Print everything from the line containing "Is the tree" down to the end of the records, both ends included, word for word.

--- Begin DATASET EXTRACT ---

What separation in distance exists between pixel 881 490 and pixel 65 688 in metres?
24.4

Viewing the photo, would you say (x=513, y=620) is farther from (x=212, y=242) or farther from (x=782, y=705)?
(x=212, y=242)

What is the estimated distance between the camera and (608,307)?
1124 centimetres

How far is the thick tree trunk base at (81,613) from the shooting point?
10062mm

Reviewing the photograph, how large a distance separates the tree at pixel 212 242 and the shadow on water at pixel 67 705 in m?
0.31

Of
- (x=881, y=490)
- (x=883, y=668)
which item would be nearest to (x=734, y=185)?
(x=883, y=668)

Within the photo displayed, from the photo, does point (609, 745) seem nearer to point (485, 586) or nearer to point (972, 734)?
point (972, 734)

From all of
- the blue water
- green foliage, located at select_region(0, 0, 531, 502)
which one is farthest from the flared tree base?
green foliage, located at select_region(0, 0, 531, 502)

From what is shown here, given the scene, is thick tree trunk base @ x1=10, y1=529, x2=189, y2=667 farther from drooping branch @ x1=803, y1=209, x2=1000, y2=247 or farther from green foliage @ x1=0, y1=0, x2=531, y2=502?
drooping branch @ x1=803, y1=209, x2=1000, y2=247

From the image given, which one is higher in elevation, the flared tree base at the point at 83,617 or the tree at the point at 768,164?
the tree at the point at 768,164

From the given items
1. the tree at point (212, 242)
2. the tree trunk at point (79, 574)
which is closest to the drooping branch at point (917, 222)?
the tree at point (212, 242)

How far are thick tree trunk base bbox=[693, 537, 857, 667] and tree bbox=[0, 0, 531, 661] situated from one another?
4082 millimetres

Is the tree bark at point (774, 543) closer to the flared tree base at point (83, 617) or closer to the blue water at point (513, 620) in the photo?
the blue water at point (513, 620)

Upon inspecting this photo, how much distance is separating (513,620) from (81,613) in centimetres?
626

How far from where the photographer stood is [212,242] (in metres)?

--- End DATASET EXTRACT ---

RIGHT ANSWER:
Is the tree bark at point (774, 543) closer to the flared tree base at point (83, 617) or closer to the blue water at point (513, 620) in the photo?
the blue water at point (513, 620)

Upon inspecting this photo, how much distance is separating (513,620) from (81,613) in centimetres?
626

How far from where the photographer stood is [212,242] (in metres)?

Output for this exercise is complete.